The Atmosphere can be a Source of Certain Water Soluble Volatile Organic Compounds in Urban Streams
Journal of the American Water Resources Association
Volatile organic compounds -- Research, Air quality -- Research, Water quality -- Research, Benzene, Organic compounds -- Research
Surface water and air volatile organic compound (VOC) data from 10 U. S. Geological Survey monitoring sites were used to evaluate the potential for direct transport of VOCs from the atmosphere to urban streams. Analytical results of 87 VOC compounds were screened by evaluating the occurrence and detection levels in both water and air, and equilibrium concentrations in water (C-w(s)) based on the measured air concentrations. Four compounds (acetone, methyl tertiary butyl ether, toluene, and m- & p-xylene) were detected in more than 20% of water samples, in more than 10% of air samples, and more than 10% of detections in air were greater than long-term method detection levels (LTMDL) in water. Benzene was detected in more than 20% of water samples and in more than 10% of air samples. Two percent of benzene detections in air were greater than one-half the LTMDL in water. Six compounds (chloroform, p-isopropyltoluene, methylene chloride, perchloroethene, 1,1,1-trichloroethane, and trichloroethene) were detected in more than 20% of water samples and in more than 10% of air samples.

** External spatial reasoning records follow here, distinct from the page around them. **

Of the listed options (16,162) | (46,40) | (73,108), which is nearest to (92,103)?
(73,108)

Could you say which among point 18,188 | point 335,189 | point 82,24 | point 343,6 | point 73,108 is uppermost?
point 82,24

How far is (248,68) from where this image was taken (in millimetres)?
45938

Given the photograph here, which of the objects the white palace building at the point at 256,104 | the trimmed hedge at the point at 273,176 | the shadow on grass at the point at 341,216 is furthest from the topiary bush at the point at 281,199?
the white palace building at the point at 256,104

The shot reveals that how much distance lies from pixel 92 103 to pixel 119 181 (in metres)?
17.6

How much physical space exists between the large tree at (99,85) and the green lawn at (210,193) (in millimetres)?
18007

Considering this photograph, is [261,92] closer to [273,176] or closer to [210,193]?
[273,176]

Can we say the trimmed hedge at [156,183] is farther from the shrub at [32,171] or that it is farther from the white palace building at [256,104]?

Five VOCs, toluene, m- & p-xylene, methyl tert-butyl ether (MTBE), acetone, and benzene were identified as having sufficiently high concentrations in the atmosphere to be a source to urban streams. MTBE, acetone, and benzene exhibited behavior that was consistent with equilibrium concentrations in the atmosphere.
Kenner, S. J., Bender, D. A., Pankow, J. F., & Zogorski, J. S. (2014). The Atmosphere can be a Source of Certain Water Soluble Volatile Organic Compounds in Urban Streams. JAWRA Journal of the American Water Resources Association.